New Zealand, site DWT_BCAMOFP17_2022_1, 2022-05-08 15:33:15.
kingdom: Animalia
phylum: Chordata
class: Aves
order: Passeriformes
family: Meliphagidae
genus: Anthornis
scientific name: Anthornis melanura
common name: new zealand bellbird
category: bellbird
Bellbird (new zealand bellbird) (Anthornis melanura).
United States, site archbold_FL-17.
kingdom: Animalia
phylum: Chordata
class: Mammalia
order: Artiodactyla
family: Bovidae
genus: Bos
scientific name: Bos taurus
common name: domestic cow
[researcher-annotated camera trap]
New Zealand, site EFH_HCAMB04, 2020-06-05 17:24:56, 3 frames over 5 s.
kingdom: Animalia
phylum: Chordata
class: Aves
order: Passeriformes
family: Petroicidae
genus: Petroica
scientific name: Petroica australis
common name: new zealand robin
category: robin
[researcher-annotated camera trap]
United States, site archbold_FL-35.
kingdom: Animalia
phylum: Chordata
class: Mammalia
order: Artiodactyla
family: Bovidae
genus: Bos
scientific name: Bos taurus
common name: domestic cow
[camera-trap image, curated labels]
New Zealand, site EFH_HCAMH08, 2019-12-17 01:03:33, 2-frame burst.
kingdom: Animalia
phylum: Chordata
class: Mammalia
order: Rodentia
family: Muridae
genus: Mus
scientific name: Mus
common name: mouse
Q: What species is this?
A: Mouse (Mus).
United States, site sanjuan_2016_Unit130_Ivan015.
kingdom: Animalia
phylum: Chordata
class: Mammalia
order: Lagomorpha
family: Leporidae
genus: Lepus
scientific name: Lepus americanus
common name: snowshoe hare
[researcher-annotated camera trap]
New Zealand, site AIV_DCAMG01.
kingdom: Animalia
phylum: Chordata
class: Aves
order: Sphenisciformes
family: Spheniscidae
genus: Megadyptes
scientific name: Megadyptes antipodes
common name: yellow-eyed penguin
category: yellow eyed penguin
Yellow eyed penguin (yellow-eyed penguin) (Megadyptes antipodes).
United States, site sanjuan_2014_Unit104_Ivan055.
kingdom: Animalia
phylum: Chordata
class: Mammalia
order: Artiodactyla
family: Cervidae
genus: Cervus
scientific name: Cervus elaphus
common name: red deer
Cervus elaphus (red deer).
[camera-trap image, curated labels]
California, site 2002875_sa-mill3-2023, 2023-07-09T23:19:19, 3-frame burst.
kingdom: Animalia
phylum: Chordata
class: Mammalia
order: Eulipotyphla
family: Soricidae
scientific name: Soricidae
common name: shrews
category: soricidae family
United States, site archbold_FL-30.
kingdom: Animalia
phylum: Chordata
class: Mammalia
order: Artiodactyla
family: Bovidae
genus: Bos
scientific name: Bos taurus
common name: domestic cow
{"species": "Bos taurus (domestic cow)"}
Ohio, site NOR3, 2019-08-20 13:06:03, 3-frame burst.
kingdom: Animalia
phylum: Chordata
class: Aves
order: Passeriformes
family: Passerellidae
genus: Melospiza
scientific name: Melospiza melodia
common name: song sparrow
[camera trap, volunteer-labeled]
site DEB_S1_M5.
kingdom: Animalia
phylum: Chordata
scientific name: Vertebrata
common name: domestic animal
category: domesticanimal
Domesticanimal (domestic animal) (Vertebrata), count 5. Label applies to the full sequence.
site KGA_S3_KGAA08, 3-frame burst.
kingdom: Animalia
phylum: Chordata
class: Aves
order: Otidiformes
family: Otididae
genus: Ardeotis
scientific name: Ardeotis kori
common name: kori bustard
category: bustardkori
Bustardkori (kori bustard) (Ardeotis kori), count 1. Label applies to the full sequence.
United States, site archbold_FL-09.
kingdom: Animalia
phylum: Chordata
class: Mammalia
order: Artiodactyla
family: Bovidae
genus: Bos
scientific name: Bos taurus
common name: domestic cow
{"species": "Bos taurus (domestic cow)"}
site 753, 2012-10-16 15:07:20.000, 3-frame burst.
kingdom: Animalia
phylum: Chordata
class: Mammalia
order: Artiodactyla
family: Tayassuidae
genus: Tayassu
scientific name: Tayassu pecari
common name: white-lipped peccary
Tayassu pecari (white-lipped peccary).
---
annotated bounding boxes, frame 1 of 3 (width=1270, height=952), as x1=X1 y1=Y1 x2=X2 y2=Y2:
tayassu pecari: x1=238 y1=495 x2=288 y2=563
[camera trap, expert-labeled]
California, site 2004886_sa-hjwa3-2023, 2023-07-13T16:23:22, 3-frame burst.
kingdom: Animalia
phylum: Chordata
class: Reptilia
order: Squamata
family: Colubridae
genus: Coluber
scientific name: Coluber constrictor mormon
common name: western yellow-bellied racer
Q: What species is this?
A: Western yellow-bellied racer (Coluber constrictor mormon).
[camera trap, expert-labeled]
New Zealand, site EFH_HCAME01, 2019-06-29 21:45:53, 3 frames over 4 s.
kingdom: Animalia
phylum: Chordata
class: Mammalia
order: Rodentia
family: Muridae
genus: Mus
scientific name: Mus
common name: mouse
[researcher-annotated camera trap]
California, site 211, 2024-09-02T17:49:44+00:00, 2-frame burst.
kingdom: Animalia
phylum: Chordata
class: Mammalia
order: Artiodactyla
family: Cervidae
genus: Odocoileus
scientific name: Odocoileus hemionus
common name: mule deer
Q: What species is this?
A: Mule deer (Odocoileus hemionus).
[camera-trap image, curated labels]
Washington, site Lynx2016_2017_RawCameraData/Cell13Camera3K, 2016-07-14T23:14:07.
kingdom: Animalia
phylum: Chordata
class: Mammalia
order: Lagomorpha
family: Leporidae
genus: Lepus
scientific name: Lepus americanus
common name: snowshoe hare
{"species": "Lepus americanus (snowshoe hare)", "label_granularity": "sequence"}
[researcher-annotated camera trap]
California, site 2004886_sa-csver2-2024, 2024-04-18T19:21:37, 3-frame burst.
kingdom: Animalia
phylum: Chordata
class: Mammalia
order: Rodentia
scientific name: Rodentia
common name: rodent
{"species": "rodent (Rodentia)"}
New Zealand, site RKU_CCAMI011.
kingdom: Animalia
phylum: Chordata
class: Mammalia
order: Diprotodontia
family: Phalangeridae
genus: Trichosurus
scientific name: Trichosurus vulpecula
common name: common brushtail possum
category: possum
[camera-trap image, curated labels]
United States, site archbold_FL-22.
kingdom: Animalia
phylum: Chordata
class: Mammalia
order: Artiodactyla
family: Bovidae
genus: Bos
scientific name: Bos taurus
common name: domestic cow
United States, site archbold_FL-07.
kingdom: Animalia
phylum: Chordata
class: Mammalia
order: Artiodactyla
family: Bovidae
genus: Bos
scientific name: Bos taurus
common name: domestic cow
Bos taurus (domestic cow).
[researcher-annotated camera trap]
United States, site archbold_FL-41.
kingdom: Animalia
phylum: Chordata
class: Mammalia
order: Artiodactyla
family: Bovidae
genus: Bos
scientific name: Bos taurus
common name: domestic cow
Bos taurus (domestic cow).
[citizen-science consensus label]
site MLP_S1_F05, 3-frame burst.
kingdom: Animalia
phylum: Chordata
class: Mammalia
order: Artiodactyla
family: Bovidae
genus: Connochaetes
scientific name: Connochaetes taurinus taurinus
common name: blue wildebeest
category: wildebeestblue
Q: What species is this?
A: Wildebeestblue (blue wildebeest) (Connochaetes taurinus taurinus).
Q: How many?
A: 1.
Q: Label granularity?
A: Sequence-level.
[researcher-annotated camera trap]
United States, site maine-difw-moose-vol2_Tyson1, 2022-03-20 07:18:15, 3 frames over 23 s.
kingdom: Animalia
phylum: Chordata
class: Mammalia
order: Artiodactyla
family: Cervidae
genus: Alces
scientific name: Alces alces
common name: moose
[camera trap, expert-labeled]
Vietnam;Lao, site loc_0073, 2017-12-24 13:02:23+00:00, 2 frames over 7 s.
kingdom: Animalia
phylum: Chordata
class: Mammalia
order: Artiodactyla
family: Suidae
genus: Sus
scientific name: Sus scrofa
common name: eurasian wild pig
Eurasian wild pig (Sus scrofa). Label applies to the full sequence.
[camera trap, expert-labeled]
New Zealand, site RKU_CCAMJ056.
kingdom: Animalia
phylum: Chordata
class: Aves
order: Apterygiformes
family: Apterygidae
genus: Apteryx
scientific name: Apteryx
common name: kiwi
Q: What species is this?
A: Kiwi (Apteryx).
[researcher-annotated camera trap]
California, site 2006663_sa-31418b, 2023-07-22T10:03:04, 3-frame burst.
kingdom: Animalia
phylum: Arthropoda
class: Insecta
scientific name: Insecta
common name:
··········
[ASSIGNMENT] Include the first line, the line containing "New Zealand, site EFH_HCAMB04, 2020-06-05", and every line between them, copied exactly from the material above; output no other line.

[OUTPUT OF THE TASK]
New Zealand, site DWT_BCAMOFP17_2022_1, 2022-05-08 15:33:15.
kingdom: Animalia
phylum: Chordata
class: Aves
order: Passeriformes
family: Meliphagidae
genus: Anthornis
scientific name: Anthornis melanura
common name: new zealand bellbird
category: bellbird
Bellbird (new zealand bellbird) (Anthornis melanura).
United States, site archbold_FL-17.
kingdom: Animalia
phylum: Chordata
class: Mammalia
order: Artiodactyla
family: Bovidae
genus: Bos
scientific name: Bos taurus
common name: domestic cow
[researcher-annotated camera trap]
New Zealand, site EFH_HCAMB04, 2020-06-05 17:24:56, 3 frames over 5 s.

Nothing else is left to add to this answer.